### Problem description
Copy every one of the rows below word for word, leaving out the pictures.

### Exercise material
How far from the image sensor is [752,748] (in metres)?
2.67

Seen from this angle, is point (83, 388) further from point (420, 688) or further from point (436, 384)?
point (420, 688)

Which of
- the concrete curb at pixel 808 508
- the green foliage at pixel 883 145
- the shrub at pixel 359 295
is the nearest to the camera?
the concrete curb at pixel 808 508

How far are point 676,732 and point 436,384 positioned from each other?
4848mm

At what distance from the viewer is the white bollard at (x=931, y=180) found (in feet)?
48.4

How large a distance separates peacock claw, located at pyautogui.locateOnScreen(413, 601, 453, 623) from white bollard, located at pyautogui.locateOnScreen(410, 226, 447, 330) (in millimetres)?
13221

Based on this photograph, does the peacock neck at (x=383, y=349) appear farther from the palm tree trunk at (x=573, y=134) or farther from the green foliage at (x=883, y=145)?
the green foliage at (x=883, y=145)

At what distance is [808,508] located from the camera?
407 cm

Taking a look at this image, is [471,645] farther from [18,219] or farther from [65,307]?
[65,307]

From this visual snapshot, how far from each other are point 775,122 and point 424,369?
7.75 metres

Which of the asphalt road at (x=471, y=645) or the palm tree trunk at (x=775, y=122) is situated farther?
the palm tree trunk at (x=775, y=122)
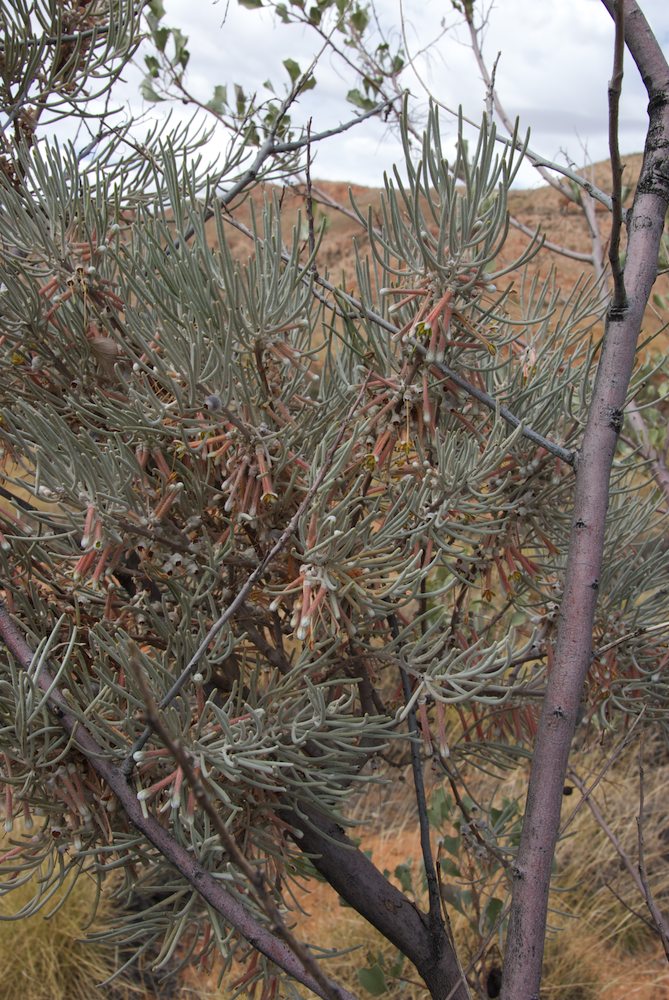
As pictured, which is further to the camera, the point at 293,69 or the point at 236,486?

### In response
How far from the image sensor is [752,748] (in metres)?
2.67

Seen from this angle, is point (83, 388) further from point (420, 688) or further from point (436, 384)?
point (420, 688)

Which of
- the concrete curb at pixel 808 508
- the green foliage at pixel 883 145
- the shrub at pixel 359 295
is the nearest to the camera?
the concrete curb at pixel 808 508

How far are point 676,732 and point 436,384 positioned from each other?
4848mm

At what distance from the viewer is the white bollard at (x=931, y=180) found (in feet)?
48.4

How large a distance separates peacock claw, located at pyautogui.locateOnScreen(413, 601, 453, 623) from white bollard, located at pyautogui.locateOnScreen(410, 226, 447, 330) (in millimetres)?
13221

Based on this photograph, does the peacock neck at (x=383, y=349) appear farther from the palm tree trunk at (x=573, y=134) or farther from the green foliage at (x=883, y=145)?
the green foliage at (x=883, y=145)

At what distance is [808,508] located from the camera?
407 cm

Taking a look at this image, is [471,645] farther from [18,219] or farther from [65,307]?
[65,307]

From this visual snapshot, how far from each other are point 775,122 and point 424,369?
7.75 metres

Which of the asphalt road at (x=471, y=645) or the palm tree trunk at (x=775, y=122) is situated farther?
the palm tree trunk at (x=775, y=122)
As pictured, which is further to the camera, the point at 293,69 or the point at 236,486?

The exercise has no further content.